### BRANO SELEZIONATO
# SPAM e ancora SPAM

## lsegalla

Qui in azienda ho un server antispam che fino a pochissimo tempo fa funzionava benino a dire il vero... ho la possibilità di definire delle regole tramite un linguaggio (sieve mi pare).

Ultimamente pero' cominciano ad arrivarmi delle mails che non so proprio come piallare via, queste bypassano l'antispam e non c'è regola che tenga... faccio un esempio dei due tipi di mails che arrivano qui dentro: 

1. mail con mittente identico al destinatario (cioè pippo@topolino.it manda una mail a pippo@topolino.it), magari nel corpo del testo o nell'oggetto hanno sempre le stesse cose scritte ma non riesco a definire delle regole per eliminarle in partenza

2. mails con mittente "casuale" (esempio: zjvikeladf@xbnsosqonwd.com) che o son vuote o hanno sempre le stesse stringhe nell'oggetto o nel corpo del testo

Come posso provare a fare un po' di pulizia da sto spam ?

----------

## ProT-0-TypE

La prima tipologia di spam si chiama Backscatter, e purtroppo non è molto facile da combattere...

http://en.wikipedia.org/wiki/Backscatter_(e-mail)

### MATERIALE DI PARTENZA
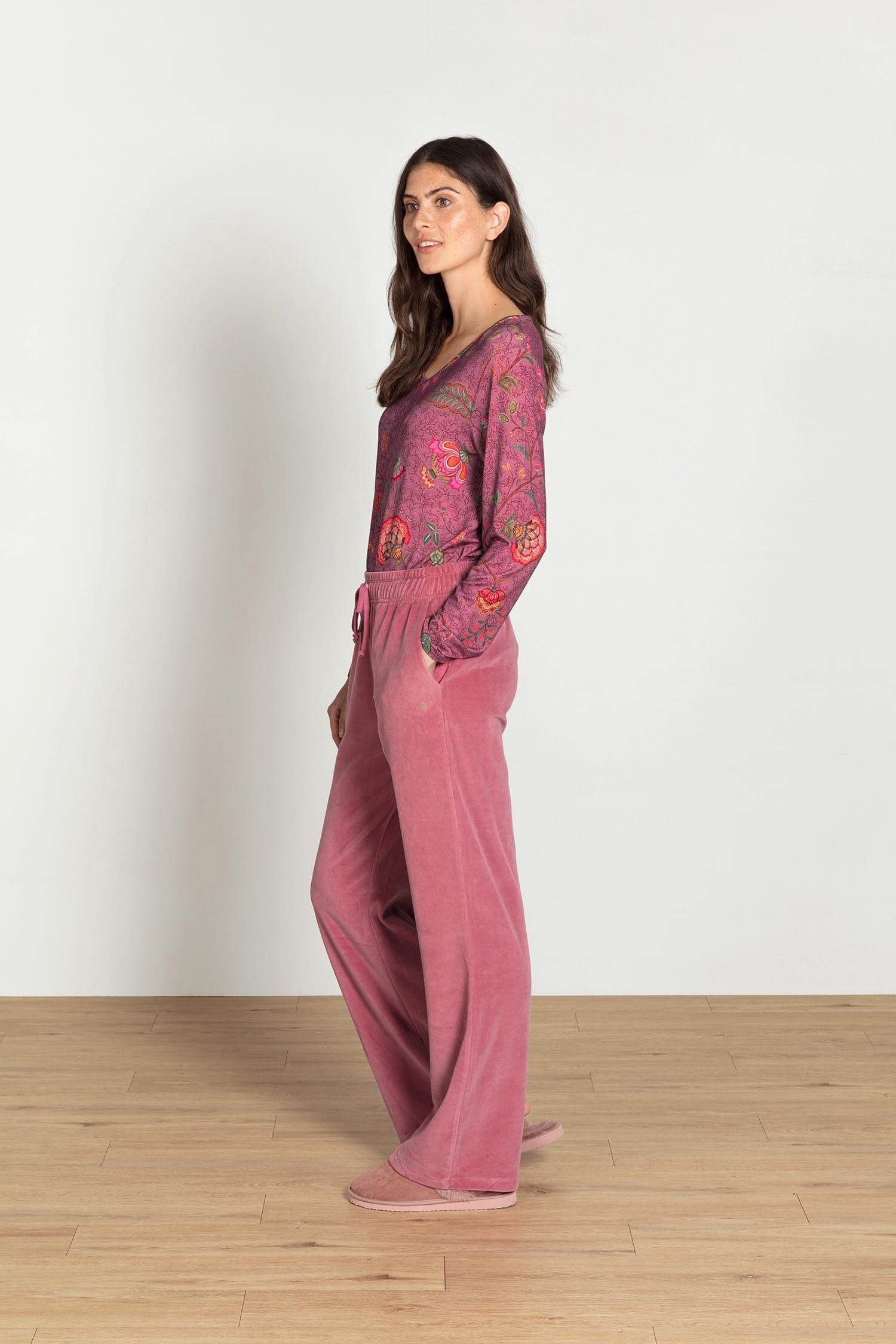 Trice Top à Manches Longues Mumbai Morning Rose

--

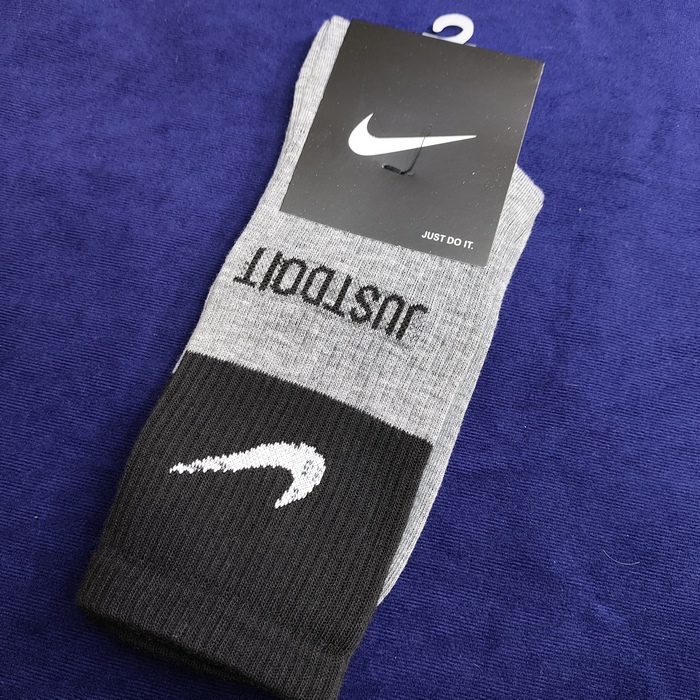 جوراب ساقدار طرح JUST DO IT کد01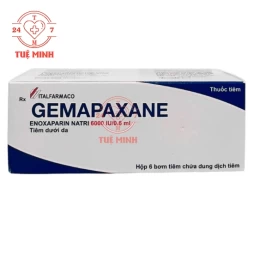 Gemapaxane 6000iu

### COSA FARE
a. Nel brano selezionato, che nome ha la prima tipologia di spam?
b. Per ciascuna affermazione indica se concorda con il brano selezionato, rispondendo sì o no e citando le parole decisive del brano: (i) nelle mail del primo tipo il mittente è identico al destinatario; (ii) le mail del secondo tipo hanno sempre lo stesso mittente; (iii) secondo la risposta, la prima tipologia di spam è facile da combattere.
c. Trascrivi dal brano selezionato il tratto che va da "## ProT-0-TypE" fino a "http://en.wikipedia.org/wiki/Backscatter_(e-mail)".

### ELENCO RISPOSTE
a. Backscatter.

b.
(i) Sì: «mail con mittente identico al destinatario»
(ii) No: «mails con mittente "casuale"»
(iii) No: «purtroppo non è molto facile da combattere»

c.
## ProT-0-TypE

La prima tipologia di spam si chiama Backscatter, e purtroppo non è molto facile da combattere...

http://en.wikipedia.org/wiki/Backscatter_(e-mail)